* Reading text:
******************************

What does this mean for our clients for the coming year? Given that by and large we work for the incumbents who currently dominate their markets, whether banks or card issuers or acquirers or retailers or government agencies, it’s all about linking these key trends together at a strategic level in order to be able to take advantage of the opportunities offered by the new technologies at the tactical level, working with new players where necessary, to stay on top.

My feeling is that these strategic trends will interact to cause some pretty interesting changes in our markets across the coming year, driven above all by the absolute necessity to restore sanity to the cost-benefit calculations around compliance. It will be regulatory pressures, not technology drivers, that shape most decisions in the next few months but we understand how to make effective use of new technology in responding to those pressures so that’s all good. Here’s to another great year in the world of secure electronic transactions!

Our live five for 2016

Well, however superficial they might be, there’s no doubting the popularity of the end of year roundup and predictions for the coming year. We don’t argue with the box office down at CHYP End, so here we go with our now-traditional “live five” transaction technology trends for 2016. But, first of all, I think we need to take a look at how we did with our live five for 2015 before you can decide whether to pay any attention at all to this live five! Let’s see how we did!

  1. In-App Payments. This was a good shout. The discussions around payments becoming invisible and vanishing into apps are now common currency and the trend toward retailers wanting to shift payments inside their app so that they can deliver the best service to customers was well established before Walmart Pay came on the scene.

    Target is reportedly developing a mobile wallet that customers can use to pay for goods with their smartphones, according to three unnamed sources who spoke to Reuters… also confirmed that Kohl’s plans to release a payment service called Kohl’s Pay in the fall of 2016 that would be part of the retailer’s existing app.

    [From Target thinks it has enough customer trust to get into the mobile wallet game – Quartz]

    It seems natural to me that retailers will take advantage of mobile technology to get closer to customers and there are plenty of opportunities to provide services into their apps. Just recently, McKinsey called in-app “the new battleground” for shopping (McKinsey on Payments, October 2015) and noted that what they called “repetitive interaction” (what we call “relationship” in the Consult Hyperion “3Rs” model) is way to generate more value for customers.

  2. The Three Party Party. I think we scored a bullseye here, with ChasePay the surprise announcement of Money2020. We knew nothing about the ChasePay plans when we predicted big moves away from the traditional four-party model in retail payments, we based the prediction on work that had been underway for some other clients, particularly in the field of mobile options for domestic schemes.

    Gordon Smith, CEO of Consumer & Community Banking at JPMC Chase Cards, introduced Chase Pay as a mobile payments solution that provides a “true omnichannel” payments experience – in-store, in-app and online purchases – and built the case for why he believes Chase Pay will be a formidable force in payments… Chase Pay will not support NFC.

******************************

* Exercise brief: Can you give the passage of the payment trends piece again, starting at "Target is reportedly" and ending at "retailer’s existing app.", with "smartphones" changed to "mobile phones"?

******************************

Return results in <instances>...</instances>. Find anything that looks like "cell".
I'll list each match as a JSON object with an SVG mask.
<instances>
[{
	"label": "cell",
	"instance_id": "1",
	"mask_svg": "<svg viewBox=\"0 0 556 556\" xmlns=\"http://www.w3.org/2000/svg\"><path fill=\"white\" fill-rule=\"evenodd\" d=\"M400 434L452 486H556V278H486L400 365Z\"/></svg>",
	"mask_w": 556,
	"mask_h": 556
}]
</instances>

******************************

* Answer for this exercise:
Target is reportedly developing a mobile wallet that customers can use to pay for goods with their mobile phones, according to three unnamed sources who spoke to Reuters… also confirmed that Kohl’s plans to release a payment service called Kohl’s Pay in the fall of 2016 that would be part of the retailer’s existing app.